Update the student loan motivation post from the passage starting at "Pursue your curiosity" and ending at "simply gathering information.", replacing "borrowers" with "debtors".

PASSAGE FOR REVIEW below:

Last week’s article discussed the normal cycle of motivation while repaying your student loans.  If you’re looking to ramp up your motivation, today’s post will give you a few hacks to get from where you are to where you want to be. I’ll also share my journey through the stages of motivation.

 

Estimated read time ~ 8 min. Estimated watch time at 1.5x speed ~ 5 minutes

Hack#1

 

Pursue your curiosity and allow yourself to learn information without being obligated to take action.

Early on, borrowers often feel a huge weight of indecision. There’s too much information out there and it seems impossible to make a choice. By approaching learning with a sense of curiosity and no obligation to take action, you can look into the stuff you’ve been wondering about and start to learn and piece together the world of student loan debt. When you remove the pressure of action you aren’t crippled by the possibility of making an incorrect choice, because you’re not making a choice, you’re simply gathering information.

 

Hack#2

 

Make a decision about what you’re going to do with your student loans.

 

Once you’ve started collecting information you’re in the preparation phase. In order to move into the action phase a decision needs to be made. You’ll have to decide what exactly it is you want to do with your student loans.

 

If you don’t know what you want to do with your student loans, it’s going to be tough to take actions that land you in an ideal repayment situation. It’s OK to have one or two different options that you can start taking actions on. Your actions on both will help you move toward either choice and may help you finally decide which one is best.

 

Hack#3

 

Develop a plan that you can financially sustain and consistently work toward for the long term.

End of PASSAGE FOR REVIEW.
DATA SHOWN below:

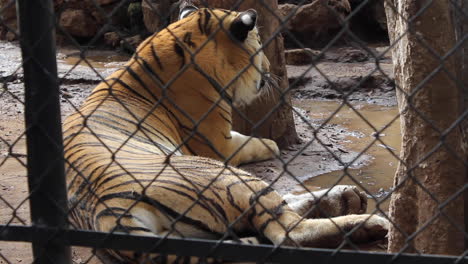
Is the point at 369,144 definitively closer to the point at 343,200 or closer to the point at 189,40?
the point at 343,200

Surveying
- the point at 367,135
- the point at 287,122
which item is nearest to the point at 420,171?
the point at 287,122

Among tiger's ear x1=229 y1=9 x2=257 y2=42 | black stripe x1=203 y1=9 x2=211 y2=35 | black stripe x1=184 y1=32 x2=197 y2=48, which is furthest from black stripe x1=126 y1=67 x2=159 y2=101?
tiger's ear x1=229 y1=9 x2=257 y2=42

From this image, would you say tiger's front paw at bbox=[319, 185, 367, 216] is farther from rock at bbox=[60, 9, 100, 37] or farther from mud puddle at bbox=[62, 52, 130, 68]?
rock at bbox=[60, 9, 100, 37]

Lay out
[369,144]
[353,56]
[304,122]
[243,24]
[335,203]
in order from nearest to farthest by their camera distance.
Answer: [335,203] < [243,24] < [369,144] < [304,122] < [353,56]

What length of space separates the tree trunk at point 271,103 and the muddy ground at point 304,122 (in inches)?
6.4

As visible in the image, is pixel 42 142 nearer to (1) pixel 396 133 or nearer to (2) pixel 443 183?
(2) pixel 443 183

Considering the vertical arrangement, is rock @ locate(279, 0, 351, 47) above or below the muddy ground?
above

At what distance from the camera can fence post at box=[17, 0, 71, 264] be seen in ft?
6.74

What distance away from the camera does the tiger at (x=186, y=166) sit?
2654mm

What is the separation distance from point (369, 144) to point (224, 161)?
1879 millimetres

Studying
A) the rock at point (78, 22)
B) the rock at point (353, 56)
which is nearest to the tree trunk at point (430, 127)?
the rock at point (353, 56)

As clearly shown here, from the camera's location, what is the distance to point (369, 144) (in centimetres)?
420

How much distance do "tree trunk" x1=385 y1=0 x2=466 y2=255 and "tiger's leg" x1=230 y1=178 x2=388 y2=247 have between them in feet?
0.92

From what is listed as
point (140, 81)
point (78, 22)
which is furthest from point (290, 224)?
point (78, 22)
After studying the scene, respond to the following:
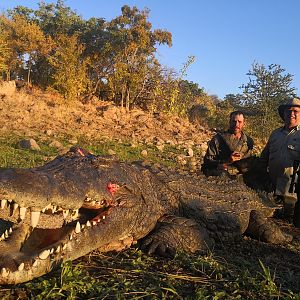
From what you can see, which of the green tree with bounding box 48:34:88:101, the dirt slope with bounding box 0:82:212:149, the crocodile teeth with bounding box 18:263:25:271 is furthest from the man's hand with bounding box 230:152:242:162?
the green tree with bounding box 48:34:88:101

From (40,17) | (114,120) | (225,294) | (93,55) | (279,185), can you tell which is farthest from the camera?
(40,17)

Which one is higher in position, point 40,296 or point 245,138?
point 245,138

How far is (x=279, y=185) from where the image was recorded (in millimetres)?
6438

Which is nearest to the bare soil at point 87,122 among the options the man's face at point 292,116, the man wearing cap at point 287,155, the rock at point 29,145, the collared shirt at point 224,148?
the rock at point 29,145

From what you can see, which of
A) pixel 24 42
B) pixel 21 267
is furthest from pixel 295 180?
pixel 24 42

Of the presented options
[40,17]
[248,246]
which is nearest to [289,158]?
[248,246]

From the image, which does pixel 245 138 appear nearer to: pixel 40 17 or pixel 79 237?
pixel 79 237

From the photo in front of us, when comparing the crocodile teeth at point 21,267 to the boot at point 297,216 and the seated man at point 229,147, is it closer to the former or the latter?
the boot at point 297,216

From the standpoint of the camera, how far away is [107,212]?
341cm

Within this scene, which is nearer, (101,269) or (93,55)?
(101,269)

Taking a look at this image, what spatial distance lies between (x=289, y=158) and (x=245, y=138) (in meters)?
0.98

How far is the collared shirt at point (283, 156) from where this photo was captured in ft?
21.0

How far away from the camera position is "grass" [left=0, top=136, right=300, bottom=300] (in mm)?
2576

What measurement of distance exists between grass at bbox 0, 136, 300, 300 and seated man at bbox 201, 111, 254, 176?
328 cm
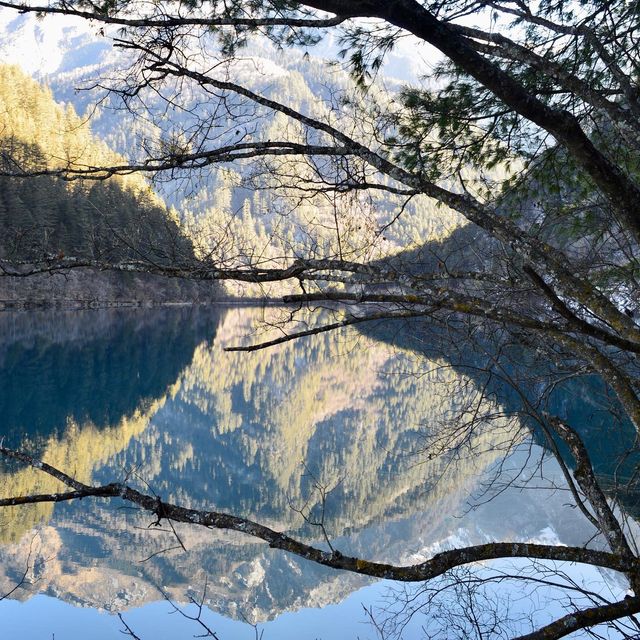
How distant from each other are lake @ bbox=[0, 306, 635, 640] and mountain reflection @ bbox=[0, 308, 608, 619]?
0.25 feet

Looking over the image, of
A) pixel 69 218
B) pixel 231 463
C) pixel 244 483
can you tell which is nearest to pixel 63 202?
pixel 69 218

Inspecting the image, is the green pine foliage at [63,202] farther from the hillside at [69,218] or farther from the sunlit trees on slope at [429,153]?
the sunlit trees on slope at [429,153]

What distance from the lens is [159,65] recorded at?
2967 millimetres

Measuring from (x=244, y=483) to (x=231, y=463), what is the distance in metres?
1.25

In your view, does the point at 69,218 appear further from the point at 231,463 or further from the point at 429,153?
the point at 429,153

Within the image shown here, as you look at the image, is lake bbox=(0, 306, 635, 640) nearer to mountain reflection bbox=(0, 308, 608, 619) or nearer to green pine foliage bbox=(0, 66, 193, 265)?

End of DATA SHOWN.
DATA SHOWN below:

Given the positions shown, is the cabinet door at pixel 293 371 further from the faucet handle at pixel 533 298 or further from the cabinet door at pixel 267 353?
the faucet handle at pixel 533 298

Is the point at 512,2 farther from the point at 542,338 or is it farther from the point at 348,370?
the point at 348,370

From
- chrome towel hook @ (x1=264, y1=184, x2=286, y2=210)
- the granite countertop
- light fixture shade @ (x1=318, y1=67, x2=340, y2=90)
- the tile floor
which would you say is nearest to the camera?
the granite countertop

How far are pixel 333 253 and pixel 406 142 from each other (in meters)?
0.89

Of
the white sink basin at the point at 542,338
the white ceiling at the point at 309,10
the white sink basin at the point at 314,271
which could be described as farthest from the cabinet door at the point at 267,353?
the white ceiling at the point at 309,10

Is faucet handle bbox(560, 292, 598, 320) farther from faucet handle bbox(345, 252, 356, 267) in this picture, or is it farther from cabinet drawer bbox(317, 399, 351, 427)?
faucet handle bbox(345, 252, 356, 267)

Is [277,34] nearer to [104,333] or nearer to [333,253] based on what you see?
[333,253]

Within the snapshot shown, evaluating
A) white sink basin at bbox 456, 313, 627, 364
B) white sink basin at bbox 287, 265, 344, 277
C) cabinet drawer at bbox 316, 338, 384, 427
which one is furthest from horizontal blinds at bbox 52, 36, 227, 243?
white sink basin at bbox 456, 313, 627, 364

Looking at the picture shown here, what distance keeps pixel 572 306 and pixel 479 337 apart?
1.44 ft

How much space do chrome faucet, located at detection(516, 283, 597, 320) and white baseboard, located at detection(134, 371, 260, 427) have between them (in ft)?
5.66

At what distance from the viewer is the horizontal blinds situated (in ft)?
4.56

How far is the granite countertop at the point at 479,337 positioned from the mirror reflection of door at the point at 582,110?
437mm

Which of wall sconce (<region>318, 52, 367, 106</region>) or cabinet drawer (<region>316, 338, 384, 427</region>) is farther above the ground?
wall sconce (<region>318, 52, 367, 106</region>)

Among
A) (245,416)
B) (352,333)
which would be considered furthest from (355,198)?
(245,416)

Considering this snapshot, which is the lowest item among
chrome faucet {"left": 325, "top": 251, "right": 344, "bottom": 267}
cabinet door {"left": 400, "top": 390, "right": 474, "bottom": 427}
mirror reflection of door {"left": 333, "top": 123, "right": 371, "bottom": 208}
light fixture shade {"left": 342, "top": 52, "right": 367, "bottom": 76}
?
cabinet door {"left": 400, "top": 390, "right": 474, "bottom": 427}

End of DATA SHOWN.

**ANSWER SECTION:**
Pursue your curiosity and allow yourself to learn information without being obligated to take action.

Early on, debtors often feel a huge weight of indecision. There’s too much information out there and it seems impossible to make a choice. By approaching learning with a sense of curiosity and no obligation to take action, you can look into the stuff you’ve been wondering about and start to learn and piece together the world of student loan debt. When you remove the pressure of action you aren’t crippled by the possibility of making an incorrect choice, because you’re not making a choice, you’re simply gathering information.